Who didn’t aspire to be Bond? He was, after all, pretty much invincible, and possessed all the cool gadgets you’d expect a spy to have.
Nintendo made most of these aspirations possible and yesterday marked the 23rd anniversary of the legendary GoldenEye 007 – a game that many fans claim permanently changed the gaming industry.
Those playing video games in the mid-’90s will hold some special memories of the N64 classic which loosely adapted the Pierce Brosnan film of the same name – which even non-gamers will recall.
One of the many reasons it became such a game-changer (so to speak) was because it was essentially produced by a group of ‘inspired amateurs’ who managed to develop a first-person shooter game on a ‘shoestring budget’.
It was ground-breaking stuff.
Rare Limited started from scratch in ’95 – only nine months prior to the birth of Brosnan as the British spy that was about to make his debut as 007 in the Bond GoldenEye movie.
Even 23 years on, GoldenEye is still popular with gamers.
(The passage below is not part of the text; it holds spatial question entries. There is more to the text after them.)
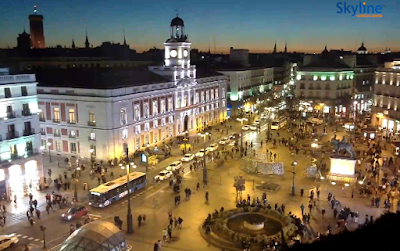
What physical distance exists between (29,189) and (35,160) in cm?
340

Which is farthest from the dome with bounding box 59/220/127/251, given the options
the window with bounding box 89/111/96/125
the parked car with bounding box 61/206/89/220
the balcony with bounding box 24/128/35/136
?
the window with bounding box 89/111/96/125

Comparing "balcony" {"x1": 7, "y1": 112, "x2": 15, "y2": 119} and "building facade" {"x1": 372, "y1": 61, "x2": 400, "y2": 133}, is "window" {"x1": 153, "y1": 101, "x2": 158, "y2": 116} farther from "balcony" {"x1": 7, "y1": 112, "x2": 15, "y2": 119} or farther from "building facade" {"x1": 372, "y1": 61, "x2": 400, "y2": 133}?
"building facade" {"x1": 372, "y1": 61, "x2": 400, "y2": 133}

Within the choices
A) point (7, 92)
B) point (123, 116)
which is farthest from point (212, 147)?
point (7, 92)

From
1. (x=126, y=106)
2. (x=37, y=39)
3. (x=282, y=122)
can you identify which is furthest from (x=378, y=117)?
(x=37, y=39)

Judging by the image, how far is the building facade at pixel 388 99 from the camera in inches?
3063

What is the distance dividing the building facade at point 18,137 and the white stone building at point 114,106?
1250 cm

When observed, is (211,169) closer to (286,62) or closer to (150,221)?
(150,221)

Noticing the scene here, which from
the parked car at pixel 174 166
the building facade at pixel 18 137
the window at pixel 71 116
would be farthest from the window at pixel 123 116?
the building facade at pixel 18 137

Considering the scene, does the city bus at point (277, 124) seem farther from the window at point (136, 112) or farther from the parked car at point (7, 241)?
the parked car at point (7, 241)

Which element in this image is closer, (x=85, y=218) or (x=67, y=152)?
(x=85, y=218)

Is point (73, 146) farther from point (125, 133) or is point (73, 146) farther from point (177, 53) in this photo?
point (177, 53)

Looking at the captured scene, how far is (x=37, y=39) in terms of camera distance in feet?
558

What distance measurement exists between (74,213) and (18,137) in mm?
13504

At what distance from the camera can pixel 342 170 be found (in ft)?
164
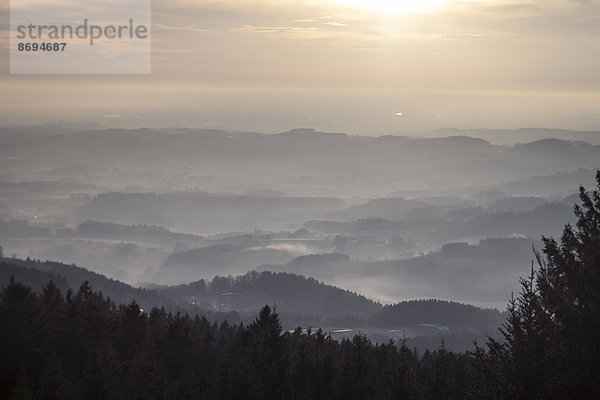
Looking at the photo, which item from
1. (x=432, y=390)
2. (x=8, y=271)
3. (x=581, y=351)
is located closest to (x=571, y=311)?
(x=581, y=351)

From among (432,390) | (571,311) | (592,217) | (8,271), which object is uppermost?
(8,271)

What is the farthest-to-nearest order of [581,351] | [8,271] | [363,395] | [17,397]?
[8,271], [363,395], [17,397], [581,351]

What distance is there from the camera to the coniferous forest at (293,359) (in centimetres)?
3272

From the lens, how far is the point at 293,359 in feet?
194

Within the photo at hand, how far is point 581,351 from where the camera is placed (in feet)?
105

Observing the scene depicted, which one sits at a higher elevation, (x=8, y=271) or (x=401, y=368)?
(x=8, y=271)

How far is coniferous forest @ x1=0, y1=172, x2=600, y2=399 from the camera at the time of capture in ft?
107

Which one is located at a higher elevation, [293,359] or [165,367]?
[293,359]

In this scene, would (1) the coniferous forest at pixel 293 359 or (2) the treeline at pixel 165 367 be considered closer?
(1) the coniferous forest at pixel 293 359

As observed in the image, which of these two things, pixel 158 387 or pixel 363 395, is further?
pixel 363 395

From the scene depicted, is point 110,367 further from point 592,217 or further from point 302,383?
point 592,217

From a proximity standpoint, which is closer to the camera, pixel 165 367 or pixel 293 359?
pixel 293 359

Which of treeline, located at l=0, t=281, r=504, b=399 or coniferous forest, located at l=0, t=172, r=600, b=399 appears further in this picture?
treeline, located at l=0, t=281, r=504, b=399

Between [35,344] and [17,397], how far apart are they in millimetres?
13186
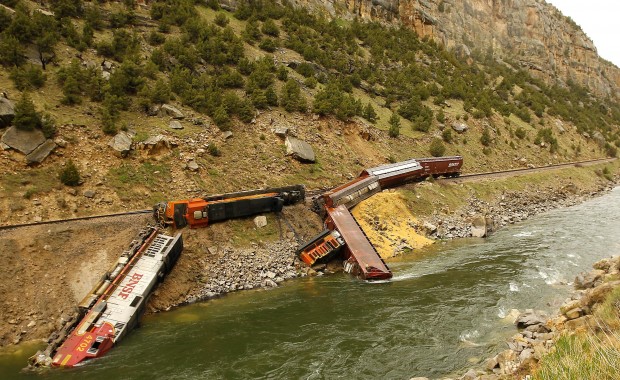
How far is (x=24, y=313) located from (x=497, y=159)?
168ft

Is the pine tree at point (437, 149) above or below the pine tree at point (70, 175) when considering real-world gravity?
above

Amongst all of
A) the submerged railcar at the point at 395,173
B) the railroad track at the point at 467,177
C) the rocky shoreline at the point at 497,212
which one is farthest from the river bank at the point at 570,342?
the railroad track at the point at 467,177

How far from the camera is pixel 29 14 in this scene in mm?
33750

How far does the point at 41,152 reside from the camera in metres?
24.2

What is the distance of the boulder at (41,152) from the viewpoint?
77.3 ft

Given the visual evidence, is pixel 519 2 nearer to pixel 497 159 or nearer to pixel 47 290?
pixel 497 159

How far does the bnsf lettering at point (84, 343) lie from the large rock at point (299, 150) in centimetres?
2177

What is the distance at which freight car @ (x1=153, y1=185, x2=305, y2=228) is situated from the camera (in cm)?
2355

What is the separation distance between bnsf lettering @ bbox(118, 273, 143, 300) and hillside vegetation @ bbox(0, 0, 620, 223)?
283 inches

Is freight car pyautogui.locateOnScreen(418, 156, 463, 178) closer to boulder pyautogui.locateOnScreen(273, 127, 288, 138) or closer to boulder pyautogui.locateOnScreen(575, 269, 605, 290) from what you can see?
boulder pyautogui.locateOnScreen(273, 127, 288, 138)

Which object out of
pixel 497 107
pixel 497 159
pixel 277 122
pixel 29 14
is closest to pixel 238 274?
pixel 277 122

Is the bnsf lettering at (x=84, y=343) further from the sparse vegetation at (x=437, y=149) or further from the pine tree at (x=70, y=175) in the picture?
the sparse vegetation at (x=437, y=149)

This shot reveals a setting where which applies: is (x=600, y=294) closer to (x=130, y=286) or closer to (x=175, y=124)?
(x=130, y=286)

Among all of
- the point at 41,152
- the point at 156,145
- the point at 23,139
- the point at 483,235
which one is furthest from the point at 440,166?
the point at 23,139
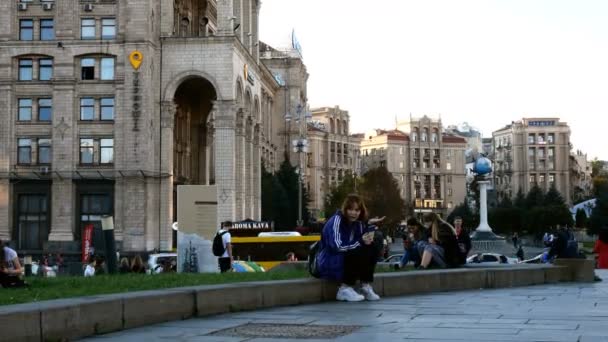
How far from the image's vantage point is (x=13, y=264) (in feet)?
46.3

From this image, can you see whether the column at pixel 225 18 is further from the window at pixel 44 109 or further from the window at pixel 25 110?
the window at pixel 25 110

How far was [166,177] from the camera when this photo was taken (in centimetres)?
5381

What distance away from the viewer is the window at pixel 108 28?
53.1 meters

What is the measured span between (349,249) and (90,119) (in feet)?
142

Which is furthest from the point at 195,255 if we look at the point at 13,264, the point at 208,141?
the point at 208,141

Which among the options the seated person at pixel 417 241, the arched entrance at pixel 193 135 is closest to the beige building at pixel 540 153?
the arched entrance at pixel 193 135

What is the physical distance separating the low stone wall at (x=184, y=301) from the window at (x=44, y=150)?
136ft

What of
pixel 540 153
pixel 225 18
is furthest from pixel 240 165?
pixel 540 153

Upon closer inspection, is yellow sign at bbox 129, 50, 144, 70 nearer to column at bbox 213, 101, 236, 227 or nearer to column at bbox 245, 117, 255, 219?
column at bbox 213, 101, 236, 227

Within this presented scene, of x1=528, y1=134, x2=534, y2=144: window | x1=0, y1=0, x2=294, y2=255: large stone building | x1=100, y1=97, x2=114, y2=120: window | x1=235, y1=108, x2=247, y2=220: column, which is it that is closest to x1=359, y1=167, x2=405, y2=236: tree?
x1=235, y1=108, x2=247, y2=220: column

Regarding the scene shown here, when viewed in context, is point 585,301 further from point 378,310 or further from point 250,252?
point 250,252

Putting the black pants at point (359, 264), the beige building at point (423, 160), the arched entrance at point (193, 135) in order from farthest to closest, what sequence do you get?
the beige building at point (423, 160), the arched entrance at point (193, 135), the black pants at point (359, 264)

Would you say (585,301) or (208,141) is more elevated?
(208,141)

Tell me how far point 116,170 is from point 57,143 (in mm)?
3797
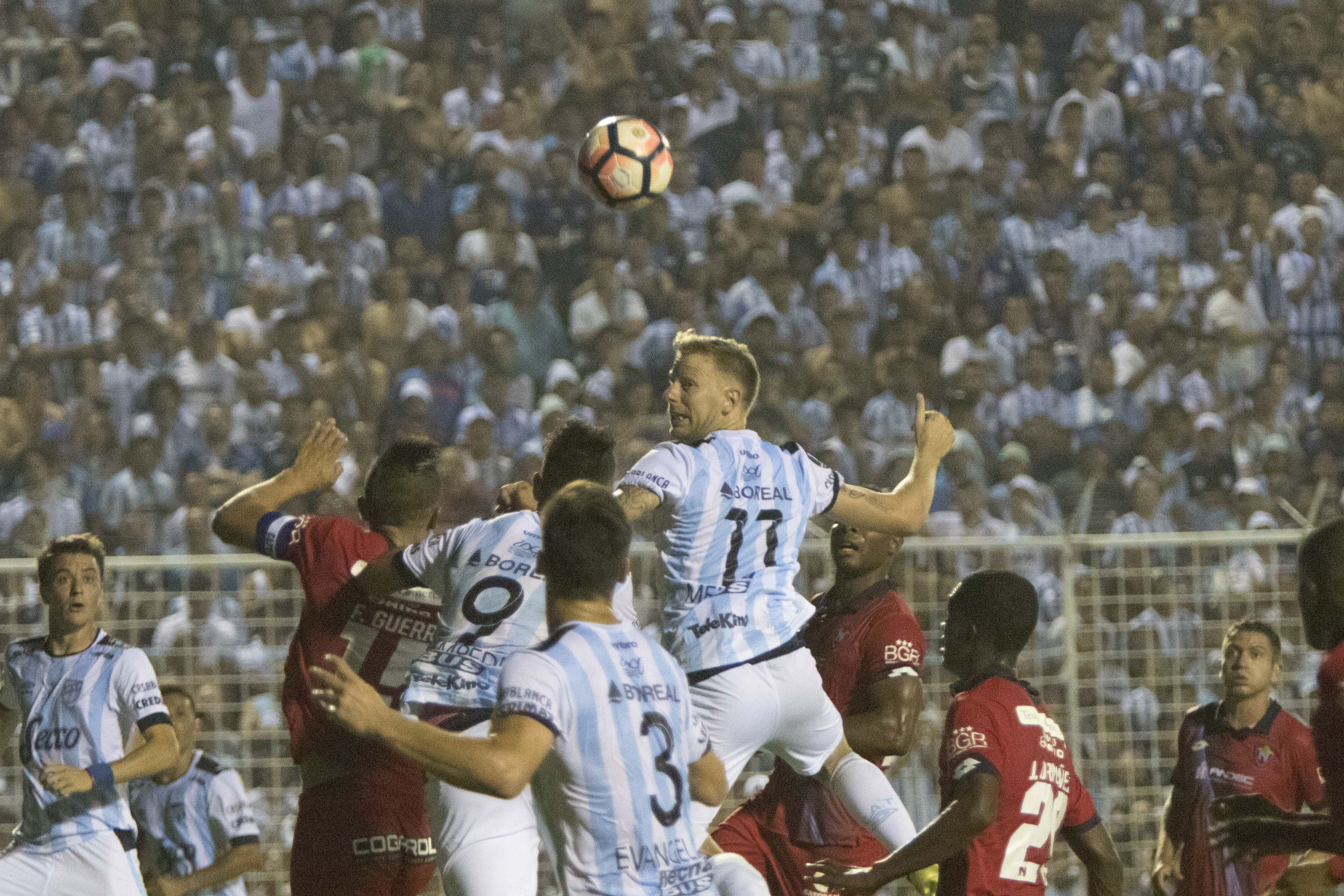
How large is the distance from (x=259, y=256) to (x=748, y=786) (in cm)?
677

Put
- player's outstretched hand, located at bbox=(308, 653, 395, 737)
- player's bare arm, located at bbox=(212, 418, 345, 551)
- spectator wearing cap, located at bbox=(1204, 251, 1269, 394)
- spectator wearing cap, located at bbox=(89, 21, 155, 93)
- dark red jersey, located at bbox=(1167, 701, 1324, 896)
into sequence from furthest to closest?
→ spectator wearing cap, located at bbox=(89, 21, 155, 93) < spectator wearing cap, located at bbox=(1204, 251, 1269, 394) < dark red jersey, located at bbox=(1167, 701, 1324, 896) < player's bare arm, located at bbox=(212, 418, 345, 551) < player's outstretched hand, located at bbox=(308, 653, 395, 737)

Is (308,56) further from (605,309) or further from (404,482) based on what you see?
(404,482)

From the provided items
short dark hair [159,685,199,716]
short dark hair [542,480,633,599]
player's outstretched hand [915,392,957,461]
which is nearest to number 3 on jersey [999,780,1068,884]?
player's outstretched hand [915,392,957,461]

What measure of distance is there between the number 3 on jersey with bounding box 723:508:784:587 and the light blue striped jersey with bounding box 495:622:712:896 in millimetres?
1552

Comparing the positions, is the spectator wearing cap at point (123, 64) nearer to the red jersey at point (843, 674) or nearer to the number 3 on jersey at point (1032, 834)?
the red jersey at point (843, 674)

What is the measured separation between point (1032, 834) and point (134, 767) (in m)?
3.22

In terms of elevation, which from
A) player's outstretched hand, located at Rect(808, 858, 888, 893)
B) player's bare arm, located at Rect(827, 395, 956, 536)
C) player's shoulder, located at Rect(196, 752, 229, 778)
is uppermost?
player's bare arm, located at Rect(827, 395, 956, 536)

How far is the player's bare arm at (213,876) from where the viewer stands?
7102 millimetres

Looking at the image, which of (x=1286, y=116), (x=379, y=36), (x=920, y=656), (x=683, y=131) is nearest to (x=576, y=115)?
(x=683, y=131)

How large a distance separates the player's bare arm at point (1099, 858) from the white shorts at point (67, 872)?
11.3 ft

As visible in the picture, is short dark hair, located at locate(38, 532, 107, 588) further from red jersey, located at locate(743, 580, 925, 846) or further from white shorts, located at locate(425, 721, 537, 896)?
red jersey, located at locate(743, 580, 925, 846)

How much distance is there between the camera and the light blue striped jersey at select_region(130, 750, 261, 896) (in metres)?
7.43

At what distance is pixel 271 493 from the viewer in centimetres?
554

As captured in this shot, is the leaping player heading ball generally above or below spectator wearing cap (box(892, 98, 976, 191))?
below
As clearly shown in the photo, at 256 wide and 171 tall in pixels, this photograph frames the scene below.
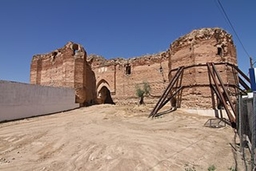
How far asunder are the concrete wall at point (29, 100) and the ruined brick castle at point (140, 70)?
8.74 feet

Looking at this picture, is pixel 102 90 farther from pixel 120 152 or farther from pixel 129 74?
pixel 120 152

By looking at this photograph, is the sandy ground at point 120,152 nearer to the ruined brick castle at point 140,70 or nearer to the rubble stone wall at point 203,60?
the rubble stone wall at point 203,60

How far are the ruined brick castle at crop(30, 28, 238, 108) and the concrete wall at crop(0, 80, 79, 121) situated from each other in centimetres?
266

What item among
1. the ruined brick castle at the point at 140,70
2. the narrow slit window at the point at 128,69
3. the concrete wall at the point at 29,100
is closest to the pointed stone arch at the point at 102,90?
the ruined brick castle at the point at 140,70

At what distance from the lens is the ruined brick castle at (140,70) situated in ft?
50.7

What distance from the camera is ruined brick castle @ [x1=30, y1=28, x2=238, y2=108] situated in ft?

Its first-person shooter format was the first of its kind on consoles, despite the genre already proving its worth on PC.
GoldenEye developers Rare were considered ‘inexperienced’ but even still the graphics were amazing for ’97, of course.
90’s kids will vividly remember the expansive snowfields as the enemy swarmed in and the endless nights joining in with your mates in multiplayer mode popping caps in each other’s asses in You Only Live Twice.
It was a truly immersive world where you were inexplicably drawn in as 007 and perhaps, for many, nothing ever really hit the mark quite the same.
To celebrate “the game that started it all”, people have erupted with praise for Rare accompanied with nostalgic memories in honour of the “no Oddjob” rule and perhaps, the “coolest watch” in video game history:
Of course, GoldenEye would be considered ‘retro’ in today’s gaming world mainly because the user experience doesn’t quite live up to 2020 expectations but all the same for the ’90s gamer – it’s nothing but iconic.